Most people don’t like to be bothered or to disturb other people, but sometimes we do it anyway. In this episode, we look at expressions describing when someone is disturbed by another person. It could be something said or done that upsets this person, and it could be intentional or unintentional. We don’t want to ruffle any feathers with this episode, but these are good expressions to know.
Expressions included in the learning materials
- To rattle someone’s cage
- To snap
- To be up to someone
- To start from square one
- Constructive criticism
- To be off base
- To ruffle someone’s feathers
- To step on someone’s toes
- To get over something
- To stand out
Harp: Let’s get started. Today we’re going to talk about expressions that deal with annoying someone or bothering someone.
Maura: Right. So our expressions today are used to talk about when one person annoys or bothers or upsets another person.
Maura: OK. The first expression today is to rattle someone’s cage.
Harp: To rattle someone’s cage.
Maura: Right. To rattle someone’s cage. And this means that you bother another person. This could be intentional, which means you might purposefully want to bother that other person, but it could also be unintentional, or an accident.
Harp: Yeah. It really depends on the situation.
Maura: So, if you imagine an animal that is in a cage, so they have bars around them, they’re trapped inside. If you come around and start shaking the cage and banging on it, that bothers the animal inside. They don’t like the noise and they don’t like to feel disturbed.
Harp: Exactly. If you think about a little bunny or a hamster in the cage and you shake the cage, you’re gonna bother the animal.
Maura: Right. It makes noise and it moves around. It’s the same idea, except this time you’re bothering a person. So, in other words, you’re rattling someone’s cage.
Maura: OK. So, let’s give a first example with to rattle someone’s cage.
Maura: So, how’s Brenda doing?
Harp: Well, I saw her last night and she was complaining about her boyfriend, again.
Maura: Oh no.
Harp: Yeah, she’s always complaining about him.

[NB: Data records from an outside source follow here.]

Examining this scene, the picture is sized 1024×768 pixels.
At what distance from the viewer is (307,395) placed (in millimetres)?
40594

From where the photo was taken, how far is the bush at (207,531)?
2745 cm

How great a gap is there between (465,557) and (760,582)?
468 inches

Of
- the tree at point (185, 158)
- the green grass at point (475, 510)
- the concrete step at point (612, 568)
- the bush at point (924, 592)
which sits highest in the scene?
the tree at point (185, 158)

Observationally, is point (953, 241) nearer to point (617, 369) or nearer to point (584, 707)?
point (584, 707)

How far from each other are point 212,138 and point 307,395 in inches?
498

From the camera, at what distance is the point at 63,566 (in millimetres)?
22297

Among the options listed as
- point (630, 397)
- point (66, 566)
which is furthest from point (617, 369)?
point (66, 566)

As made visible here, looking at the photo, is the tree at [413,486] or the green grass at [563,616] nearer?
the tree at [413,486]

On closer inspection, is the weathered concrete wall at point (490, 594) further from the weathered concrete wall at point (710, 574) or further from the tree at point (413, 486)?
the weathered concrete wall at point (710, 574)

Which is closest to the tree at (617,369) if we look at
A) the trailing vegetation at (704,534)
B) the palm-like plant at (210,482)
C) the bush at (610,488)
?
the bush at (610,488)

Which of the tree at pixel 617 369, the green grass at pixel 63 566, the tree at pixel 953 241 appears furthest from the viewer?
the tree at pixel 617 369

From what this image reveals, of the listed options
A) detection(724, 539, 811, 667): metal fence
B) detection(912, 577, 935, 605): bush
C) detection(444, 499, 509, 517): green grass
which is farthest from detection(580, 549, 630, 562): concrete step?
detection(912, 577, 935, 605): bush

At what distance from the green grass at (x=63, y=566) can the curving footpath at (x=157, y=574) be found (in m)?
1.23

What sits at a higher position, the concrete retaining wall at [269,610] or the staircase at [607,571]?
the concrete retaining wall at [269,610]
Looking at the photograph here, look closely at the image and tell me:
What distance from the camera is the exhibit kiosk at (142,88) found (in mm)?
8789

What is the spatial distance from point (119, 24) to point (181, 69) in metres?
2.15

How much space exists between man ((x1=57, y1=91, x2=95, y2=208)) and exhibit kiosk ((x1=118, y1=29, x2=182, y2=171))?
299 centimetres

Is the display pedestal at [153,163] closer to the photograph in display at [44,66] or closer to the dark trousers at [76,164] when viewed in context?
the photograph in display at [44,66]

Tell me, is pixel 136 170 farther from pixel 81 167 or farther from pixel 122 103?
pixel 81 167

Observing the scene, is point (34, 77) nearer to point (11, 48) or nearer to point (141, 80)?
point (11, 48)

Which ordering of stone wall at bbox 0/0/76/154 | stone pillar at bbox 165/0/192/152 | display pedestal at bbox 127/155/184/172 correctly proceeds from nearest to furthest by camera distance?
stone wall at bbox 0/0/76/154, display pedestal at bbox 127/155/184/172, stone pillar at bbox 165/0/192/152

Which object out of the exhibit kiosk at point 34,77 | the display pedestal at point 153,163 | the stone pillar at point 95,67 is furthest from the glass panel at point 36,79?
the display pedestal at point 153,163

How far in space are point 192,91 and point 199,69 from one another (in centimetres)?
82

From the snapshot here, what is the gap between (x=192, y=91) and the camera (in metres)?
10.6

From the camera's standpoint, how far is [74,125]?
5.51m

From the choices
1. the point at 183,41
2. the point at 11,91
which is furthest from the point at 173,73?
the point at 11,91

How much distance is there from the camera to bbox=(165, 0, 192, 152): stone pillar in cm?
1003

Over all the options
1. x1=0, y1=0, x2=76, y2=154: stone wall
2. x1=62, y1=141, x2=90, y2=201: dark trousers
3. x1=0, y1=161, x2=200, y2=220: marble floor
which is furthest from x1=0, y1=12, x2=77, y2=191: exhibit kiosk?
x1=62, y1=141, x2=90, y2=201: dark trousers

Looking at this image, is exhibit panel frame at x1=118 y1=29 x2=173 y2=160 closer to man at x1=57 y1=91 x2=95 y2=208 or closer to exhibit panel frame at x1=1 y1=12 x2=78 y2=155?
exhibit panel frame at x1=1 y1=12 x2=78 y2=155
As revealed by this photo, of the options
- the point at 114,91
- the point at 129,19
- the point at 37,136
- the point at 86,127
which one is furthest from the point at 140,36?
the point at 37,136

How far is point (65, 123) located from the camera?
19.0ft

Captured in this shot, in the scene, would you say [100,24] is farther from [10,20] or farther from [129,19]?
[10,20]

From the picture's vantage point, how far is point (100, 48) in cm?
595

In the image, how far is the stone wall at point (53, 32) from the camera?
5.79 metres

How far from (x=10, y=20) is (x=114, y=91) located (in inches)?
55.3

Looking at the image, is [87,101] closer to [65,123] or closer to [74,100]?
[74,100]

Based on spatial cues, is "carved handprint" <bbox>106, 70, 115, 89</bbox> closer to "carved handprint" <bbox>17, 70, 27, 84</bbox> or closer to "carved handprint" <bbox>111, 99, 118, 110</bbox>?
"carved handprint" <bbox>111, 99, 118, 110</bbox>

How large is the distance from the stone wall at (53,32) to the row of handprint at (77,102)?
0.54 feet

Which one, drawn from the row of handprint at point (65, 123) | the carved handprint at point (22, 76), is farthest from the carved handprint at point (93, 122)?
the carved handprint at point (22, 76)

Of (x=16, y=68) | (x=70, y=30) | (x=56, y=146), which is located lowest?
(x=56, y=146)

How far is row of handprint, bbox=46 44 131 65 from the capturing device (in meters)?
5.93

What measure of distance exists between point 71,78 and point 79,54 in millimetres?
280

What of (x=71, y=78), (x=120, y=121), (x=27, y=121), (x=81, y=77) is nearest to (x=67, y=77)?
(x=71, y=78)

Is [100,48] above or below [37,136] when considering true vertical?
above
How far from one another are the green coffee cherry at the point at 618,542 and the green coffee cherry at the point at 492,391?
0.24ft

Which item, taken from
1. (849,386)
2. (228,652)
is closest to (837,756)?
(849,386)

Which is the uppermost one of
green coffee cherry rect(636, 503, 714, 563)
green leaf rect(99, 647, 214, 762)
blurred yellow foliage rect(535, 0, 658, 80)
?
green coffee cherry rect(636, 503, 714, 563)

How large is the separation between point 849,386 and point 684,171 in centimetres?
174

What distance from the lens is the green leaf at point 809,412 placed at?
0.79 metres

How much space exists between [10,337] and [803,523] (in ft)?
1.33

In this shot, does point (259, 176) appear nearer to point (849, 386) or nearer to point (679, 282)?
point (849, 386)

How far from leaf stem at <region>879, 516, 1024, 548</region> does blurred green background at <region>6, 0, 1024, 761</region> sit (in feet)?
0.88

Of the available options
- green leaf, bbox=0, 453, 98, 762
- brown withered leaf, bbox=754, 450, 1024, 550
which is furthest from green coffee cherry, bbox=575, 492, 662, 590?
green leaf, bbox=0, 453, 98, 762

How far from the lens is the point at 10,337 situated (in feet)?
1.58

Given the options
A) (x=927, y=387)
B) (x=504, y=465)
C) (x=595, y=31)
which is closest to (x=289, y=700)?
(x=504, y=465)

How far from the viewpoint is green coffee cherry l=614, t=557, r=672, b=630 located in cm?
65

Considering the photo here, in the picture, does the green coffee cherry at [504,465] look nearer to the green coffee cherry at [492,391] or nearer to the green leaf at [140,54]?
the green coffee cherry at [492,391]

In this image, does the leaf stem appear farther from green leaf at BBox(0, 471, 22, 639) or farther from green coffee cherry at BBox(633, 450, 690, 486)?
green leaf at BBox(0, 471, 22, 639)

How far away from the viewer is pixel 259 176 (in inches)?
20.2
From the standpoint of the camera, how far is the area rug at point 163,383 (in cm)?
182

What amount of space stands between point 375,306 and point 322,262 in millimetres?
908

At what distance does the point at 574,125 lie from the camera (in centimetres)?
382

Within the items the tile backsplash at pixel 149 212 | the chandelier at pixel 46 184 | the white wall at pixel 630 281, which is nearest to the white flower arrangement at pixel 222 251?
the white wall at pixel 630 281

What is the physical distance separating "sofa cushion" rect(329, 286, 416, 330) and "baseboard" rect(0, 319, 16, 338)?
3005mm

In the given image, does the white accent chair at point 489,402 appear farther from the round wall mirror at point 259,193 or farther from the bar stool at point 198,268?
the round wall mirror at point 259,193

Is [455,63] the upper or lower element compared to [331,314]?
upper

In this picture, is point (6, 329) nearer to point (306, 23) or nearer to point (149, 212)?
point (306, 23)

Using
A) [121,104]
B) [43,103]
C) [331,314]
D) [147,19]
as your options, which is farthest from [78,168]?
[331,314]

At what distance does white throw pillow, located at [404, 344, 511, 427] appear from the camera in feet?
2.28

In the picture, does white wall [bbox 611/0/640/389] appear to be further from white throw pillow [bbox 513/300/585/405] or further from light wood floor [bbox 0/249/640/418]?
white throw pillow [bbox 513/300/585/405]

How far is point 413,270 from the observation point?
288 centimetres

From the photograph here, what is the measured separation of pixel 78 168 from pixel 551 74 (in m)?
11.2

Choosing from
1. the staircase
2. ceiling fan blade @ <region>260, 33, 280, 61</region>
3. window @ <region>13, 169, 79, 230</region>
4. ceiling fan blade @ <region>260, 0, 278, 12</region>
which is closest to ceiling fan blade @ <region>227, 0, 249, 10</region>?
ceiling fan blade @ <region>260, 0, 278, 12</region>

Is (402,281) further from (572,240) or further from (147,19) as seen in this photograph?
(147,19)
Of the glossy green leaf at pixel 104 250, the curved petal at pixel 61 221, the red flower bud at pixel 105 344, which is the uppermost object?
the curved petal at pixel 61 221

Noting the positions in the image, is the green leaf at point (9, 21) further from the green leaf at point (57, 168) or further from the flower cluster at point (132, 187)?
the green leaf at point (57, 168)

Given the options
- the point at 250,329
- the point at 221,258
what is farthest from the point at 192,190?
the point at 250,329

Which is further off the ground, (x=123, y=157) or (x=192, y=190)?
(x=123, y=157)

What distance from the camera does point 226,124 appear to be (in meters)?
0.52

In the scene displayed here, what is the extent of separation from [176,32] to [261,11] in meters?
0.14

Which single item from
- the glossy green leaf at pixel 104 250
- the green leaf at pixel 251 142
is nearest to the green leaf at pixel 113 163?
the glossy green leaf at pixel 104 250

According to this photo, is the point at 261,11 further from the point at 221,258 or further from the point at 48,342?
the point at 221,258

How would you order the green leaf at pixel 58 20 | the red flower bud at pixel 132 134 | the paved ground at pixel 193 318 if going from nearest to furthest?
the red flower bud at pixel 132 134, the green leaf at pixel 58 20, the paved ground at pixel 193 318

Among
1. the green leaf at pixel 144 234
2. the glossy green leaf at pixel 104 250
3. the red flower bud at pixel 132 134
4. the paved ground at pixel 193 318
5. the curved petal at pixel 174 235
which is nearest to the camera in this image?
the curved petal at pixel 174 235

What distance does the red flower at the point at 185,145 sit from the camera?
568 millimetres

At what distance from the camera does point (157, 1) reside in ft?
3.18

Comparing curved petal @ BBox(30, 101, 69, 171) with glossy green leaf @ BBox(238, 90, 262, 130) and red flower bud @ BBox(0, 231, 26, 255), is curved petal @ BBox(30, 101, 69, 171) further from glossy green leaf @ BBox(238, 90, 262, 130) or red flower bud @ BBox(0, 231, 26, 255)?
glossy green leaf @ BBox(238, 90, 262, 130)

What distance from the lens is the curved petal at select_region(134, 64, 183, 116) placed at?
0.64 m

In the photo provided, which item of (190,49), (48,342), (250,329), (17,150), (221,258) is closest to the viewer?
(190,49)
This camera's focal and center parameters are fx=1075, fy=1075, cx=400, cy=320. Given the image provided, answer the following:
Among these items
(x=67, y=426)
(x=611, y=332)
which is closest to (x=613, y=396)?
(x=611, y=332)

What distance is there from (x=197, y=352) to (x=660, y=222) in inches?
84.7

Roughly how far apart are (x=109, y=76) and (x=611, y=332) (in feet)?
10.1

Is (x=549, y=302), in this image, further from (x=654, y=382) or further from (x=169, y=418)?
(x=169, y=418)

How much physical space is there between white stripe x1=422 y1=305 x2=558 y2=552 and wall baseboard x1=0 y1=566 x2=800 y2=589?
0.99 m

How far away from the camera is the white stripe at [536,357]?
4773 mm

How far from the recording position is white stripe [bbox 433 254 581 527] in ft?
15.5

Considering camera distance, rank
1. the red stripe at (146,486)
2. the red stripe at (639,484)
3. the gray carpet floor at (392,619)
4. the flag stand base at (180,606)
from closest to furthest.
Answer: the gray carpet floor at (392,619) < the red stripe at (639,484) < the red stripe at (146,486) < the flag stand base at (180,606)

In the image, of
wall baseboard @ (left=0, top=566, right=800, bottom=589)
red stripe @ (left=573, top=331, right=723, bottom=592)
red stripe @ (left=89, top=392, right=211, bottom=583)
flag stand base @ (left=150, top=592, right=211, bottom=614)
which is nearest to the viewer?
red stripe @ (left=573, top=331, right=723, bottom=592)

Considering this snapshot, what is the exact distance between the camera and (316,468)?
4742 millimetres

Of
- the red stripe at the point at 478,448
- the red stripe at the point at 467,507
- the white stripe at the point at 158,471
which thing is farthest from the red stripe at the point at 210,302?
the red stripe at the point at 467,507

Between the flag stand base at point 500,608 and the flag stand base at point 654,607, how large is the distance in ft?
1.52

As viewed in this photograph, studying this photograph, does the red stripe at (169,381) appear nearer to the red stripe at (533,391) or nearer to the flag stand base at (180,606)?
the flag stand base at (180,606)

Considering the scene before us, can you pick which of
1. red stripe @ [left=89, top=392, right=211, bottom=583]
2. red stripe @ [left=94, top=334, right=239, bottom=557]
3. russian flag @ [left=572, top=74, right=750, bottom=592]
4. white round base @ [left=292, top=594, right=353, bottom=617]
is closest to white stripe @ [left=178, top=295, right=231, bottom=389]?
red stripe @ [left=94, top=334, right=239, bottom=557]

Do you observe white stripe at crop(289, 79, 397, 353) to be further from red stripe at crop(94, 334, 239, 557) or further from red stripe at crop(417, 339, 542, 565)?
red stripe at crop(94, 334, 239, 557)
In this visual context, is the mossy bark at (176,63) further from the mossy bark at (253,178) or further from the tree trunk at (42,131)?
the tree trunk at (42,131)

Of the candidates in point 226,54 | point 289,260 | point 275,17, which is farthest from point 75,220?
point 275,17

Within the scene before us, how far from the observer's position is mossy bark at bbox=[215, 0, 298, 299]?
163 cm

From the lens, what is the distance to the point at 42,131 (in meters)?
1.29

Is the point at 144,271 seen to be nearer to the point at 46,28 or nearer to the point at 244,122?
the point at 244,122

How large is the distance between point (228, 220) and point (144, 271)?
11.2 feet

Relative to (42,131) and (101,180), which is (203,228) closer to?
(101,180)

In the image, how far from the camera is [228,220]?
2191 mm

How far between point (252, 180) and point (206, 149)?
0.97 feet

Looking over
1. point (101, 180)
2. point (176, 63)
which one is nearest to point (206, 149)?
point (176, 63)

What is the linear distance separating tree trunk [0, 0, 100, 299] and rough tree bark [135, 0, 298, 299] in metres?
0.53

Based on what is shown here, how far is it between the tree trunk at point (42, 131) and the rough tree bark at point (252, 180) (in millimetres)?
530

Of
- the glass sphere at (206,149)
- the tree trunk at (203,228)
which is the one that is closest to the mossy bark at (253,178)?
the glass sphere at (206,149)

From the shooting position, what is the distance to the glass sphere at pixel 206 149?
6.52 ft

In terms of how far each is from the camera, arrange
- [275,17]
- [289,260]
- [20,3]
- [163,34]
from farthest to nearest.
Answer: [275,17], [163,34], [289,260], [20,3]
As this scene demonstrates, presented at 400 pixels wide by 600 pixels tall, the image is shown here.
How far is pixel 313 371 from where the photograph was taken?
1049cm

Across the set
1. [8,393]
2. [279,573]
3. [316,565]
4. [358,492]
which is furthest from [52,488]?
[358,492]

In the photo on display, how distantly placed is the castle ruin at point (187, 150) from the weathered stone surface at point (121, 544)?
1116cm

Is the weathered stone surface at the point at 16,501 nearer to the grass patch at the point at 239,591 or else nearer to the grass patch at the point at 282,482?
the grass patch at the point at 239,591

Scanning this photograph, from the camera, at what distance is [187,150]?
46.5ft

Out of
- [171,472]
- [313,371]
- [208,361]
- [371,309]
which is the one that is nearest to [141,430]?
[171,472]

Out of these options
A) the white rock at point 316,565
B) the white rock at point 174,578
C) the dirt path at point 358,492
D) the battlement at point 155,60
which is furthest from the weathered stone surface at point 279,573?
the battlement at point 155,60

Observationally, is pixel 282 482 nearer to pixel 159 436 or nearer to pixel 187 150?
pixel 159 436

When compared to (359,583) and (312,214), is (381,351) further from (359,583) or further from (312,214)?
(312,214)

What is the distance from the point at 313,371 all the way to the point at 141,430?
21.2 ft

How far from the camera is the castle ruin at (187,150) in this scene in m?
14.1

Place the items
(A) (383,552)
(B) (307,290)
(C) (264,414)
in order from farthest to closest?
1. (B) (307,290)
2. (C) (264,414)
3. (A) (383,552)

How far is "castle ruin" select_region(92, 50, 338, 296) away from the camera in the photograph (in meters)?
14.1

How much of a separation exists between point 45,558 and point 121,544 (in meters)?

So yesterday I just snapped and I told her to stop complaining about him or to get rid of him. It really seemed to have rattled her cage.
Maura: Yeah, well, she probably needed to hear that because it’s really up to her to make a change if she’s not happy with her boyfriend.
Harp: Yeah, I’m sick of hearing her complain.
Maura: So, there is an example where a person’s cage was rattled, which means they got upset or were annoyed or bothered by something someone else did.
Harp: Yes. And in this example, Brenda was bothered because her friend finally told her, “Stop complaining or do something.”
Maura: And in this case, the friend who told Brenda to stop complaining and do something about it probably wanted Brenda to get upset and to realize that she had to do something about it herself.